### Written instruction
Render every record below as a JSON list of strings, one string per line, leaving out blank lines and the pictures.

### Material to process
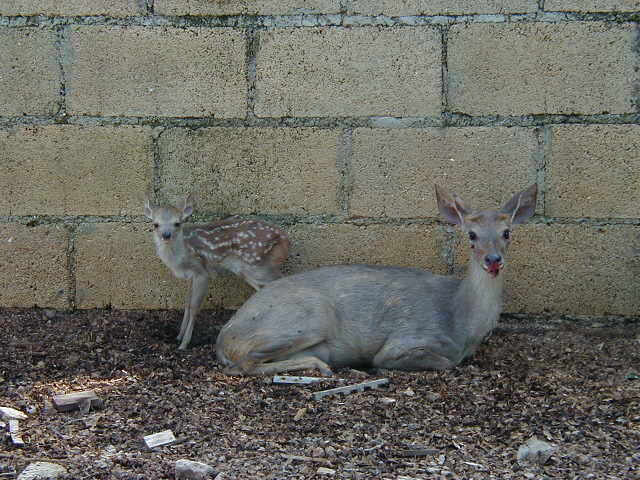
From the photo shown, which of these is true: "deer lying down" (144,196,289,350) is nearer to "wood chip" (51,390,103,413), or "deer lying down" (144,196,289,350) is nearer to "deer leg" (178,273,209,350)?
"deer leg" (178,273,209,350)

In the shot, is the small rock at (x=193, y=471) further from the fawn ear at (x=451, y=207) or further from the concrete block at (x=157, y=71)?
the concrete block at (x=157, y=71)

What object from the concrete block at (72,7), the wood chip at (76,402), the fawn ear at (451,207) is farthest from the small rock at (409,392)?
the concrete block at (72,7)

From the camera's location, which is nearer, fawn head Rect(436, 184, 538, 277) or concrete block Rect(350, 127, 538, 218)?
fawn head Rect(436, 184, 538, 277)

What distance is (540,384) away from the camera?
15.5 ft

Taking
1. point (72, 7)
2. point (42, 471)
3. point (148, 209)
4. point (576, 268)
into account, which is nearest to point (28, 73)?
point (72, 7)

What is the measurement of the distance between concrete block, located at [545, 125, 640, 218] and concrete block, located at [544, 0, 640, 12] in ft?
2.57

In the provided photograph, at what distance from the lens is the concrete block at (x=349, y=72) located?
5805 millimetres

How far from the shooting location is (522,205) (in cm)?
526

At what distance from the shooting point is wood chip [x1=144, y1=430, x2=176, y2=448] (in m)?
3.87

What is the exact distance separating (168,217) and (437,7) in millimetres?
2322

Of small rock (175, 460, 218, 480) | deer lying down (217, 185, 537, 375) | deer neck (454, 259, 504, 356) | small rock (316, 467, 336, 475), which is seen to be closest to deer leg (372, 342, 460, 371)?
deer lying down (217, 185, 537, 375)

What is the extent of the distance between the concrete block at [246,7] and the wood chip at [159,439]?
123 inches

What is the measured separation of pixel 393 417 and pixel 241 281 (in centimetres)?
219

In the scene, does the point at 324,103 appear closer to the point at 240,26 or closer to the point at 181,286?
the point at 240,26
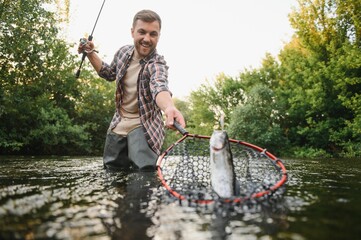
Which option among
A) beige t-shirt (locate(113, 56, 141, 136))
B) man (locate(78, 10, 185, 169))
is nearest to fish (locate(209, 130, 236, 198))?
man (locate(78, 10, 185, 169))

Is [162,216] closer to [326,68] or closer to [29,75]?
[29,75]

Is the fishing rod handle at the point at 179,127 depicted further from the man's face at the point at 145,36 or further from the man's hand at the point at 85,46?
the man's hand at the point at 85,46

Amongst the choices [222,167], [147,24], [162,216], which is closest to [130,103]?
[147,24]

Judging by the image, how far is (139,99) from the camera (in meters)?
3.81

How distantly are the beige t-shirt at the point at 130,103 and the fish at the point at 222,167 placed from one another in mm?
2013

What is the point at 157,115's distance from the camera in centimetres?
397

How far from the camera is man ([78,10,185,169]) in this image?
370 centimetres

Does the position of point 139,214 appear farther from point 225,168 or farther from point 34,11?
point 34,11

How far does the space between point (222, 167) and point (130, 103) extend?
2280mm

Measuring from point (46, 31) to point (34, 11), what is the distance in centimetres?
84

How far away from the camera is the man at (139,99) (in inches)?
146

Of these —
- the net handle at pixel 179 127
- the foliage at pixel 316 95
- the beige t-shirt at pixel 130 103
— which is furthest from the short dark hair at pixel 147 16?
the foliage at pixel 316 95

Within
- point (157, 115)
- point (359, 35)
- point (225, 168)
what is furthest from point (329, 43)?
point (225, 168)

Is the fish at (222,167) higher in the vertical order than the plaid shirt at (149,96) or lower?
lower
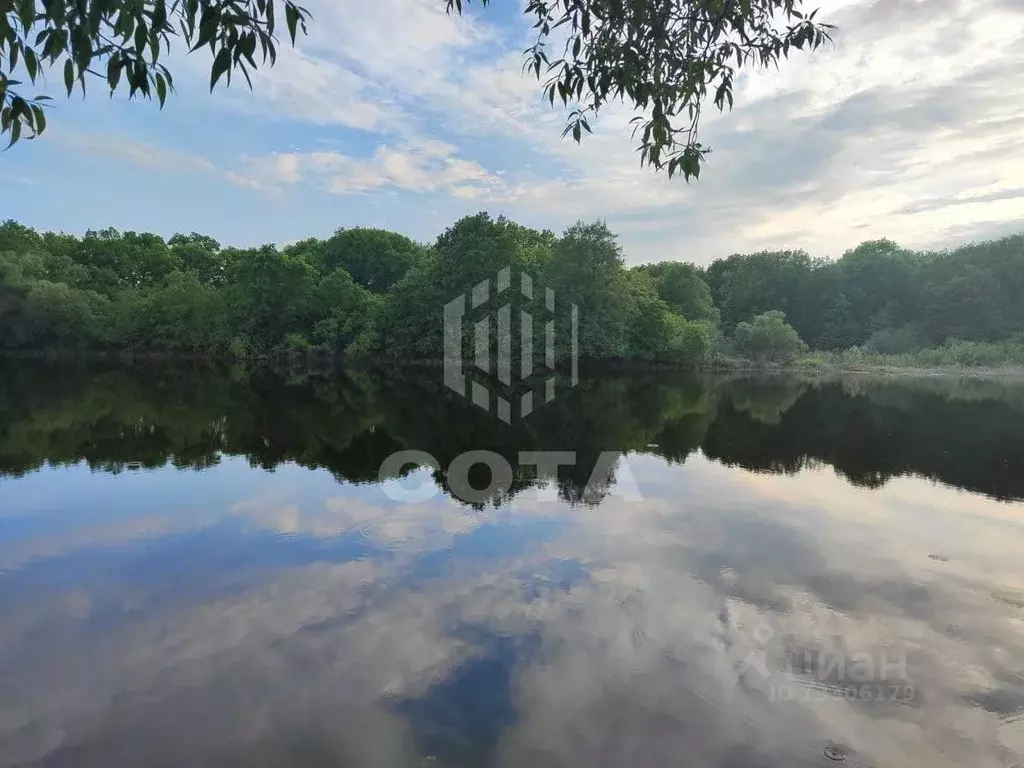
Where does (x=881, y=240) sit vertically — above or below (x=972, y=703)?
above

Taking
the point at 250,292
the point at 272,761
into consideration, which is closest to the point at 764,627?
the point at 272,761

### Result of this exercise
[
  "From the photo shown, which of these is true: \"deer lying down\" (144,196,289,350) is nearer to \"wood chip\" (51,390,103,413), or \"deer lying down\" (144,196,289,350) is nearer to \"deer leg\" (178,273,209,350)?",
  "\"deer leg\" (178,273,209,350)",
  "In the shot, is the small rock at (x=193, y=471) further from the fawn ear at (x=451, y=207) or further from the concrete block at (x=157, y=71)?",
  "the concrete block at (x=157, y=71)",
  "What object from the concrete block at (72,7), the wood chip at (76,402), the fawn ear at (451,207) is farthest from the small rock at (409,392)?",
  "the concrete block at (72,7)",
  "From the camera's location, which is nearer, fawn head Rect(436, 184, 538, 277) or concrete block Rect(350, 127, 538, 218)?",
  "fawn head Rect(436, 184, 538, 277)",
  "What distance is (540,384) away from the camera?",
  "15.5 ft",
  "Taking",
  "1. point (72, 7)",
  "2. point (42, 471)",
  "3. point (148, 209)",
  "4. point (576, 268)",
  "into account, which is nearest to point (28, 73)?",
  "point (72, 7)",
  "What is the measurement of the distance between concrete block, located at [545, 125, 640, 218] and concrete block, located at [544, 0, 640, 12] in ft?",
  "2.57",
  "In the provided photograph, at what distance from the lens is the concrete block at (x=349, y=72) located?",
  "5805 millimetres",
  "How far from the shooting location is (522,205) (in cm)?",
  "526",
  "At what distance from the shooting point is wood chip [x1=144, y1=430, x2=176, y2=448] (in m)?",
  "3.87",
  "What is the exact distance separating (168,217) and (437,7) in millimetres?",
  "2322",
  "Of small rock (175, 460, 218, 480) | deer lying down (217, 185, 537, 375) | deer neck (454, 259, 504, 356) | small rock (316, 467, 336, 475), which is seen to be closest to deer leg (372, 342, 460, 371)?",
  "deer lying down (217, 185, 537, 375)",
  "What is the extent of the distance between the concrete block at [246,7] and the wood chip at [159,439]?",
  "123 inches",
  "What is the measured separation of pixel 393 417 and pixel 241 281 (in centimetres)?",
  "219",
  "In the scene, does the point at 324,103 appear closer to the point at 240,26 or closer to the point at 181,286?",
  "the point at 240,26",
  "Which option among",
  "A) beige t-shirt (locate(113, 56, 141, 136))",
  "B) man (locate(78, 10, 185, 169))",
  "is nearest to fish (locate(209, 130, 236, 198))?",
  "man (locate(78, 10, 185, 169))",
  "Is [162,216] closer to [326,68] or closer to [29,75]?",
  "[29,75]",
  "Is the fishing rod handle at the point at 179,127 depicted further from the man's face at the point at 145,36 or further from the man's hand at the point at 85,46?",
  "the man's hand at the point at 85,46",
  "Amongst the choices [222,167], [147,24], [162,216], which is closest to [130,103]?",
  "[147,24]",
  "Judging by the image, how far is (139,99) from the camera (in meters)?",
  "3.81",
  "How distantly are the beige t-shirt at the point at 130,103 and the fish at the point at 222,167 placed from one another in mm?",
  "2013",
  "What is the point at 157,115's distance from the camera in centimetres?",
  "397",
  "How far from the camera is man ([78,10,185,169]) in this image?",
  "370 centimetres",
  "Does the position of point 139,214 appear farther from point 225,168 or farther from point 34,11?",
  "point 34,11",
  "How far does the space between point (222, 167) and point (130, 103) extend?",
  "2280mm",
  "Measuring from point (46, 31) to point (34, 11), what is the distance in centimetres?",
  "84",
  "How far away from the camera is the man at (139,99) (in inches)?",
  "146",
  "Of these —",
  "- the net handle at pixel 179 127",
  "- the foliage at pixel 316 95",
  "- the beige t-shirt at pixel 130 103",
  "— which is furthest from the short dark hair at pixel 147 16?",
  "the foliage at pixel 316 95",
  "Within",
  "- point (157, 115)",
  "- point (359, 35)",
  "- point (225, 168)",
  "what is furthest from point (329, 43)?",
  "point (225, 168)",
  "Is the fish at (222,167) higher in the vertical order than the plaid shirt at (149,96) or lower?",
  "lower",
  "Where does (x=881, y=240) sit vertically — above or below (x=972, y=703)?",
  "above",
  "Taking",
  "the point at 250,292",
  "the point at 272,761",
  "into consideration, which is closest to the point at 764,627?",
  "the point at 272,761"
]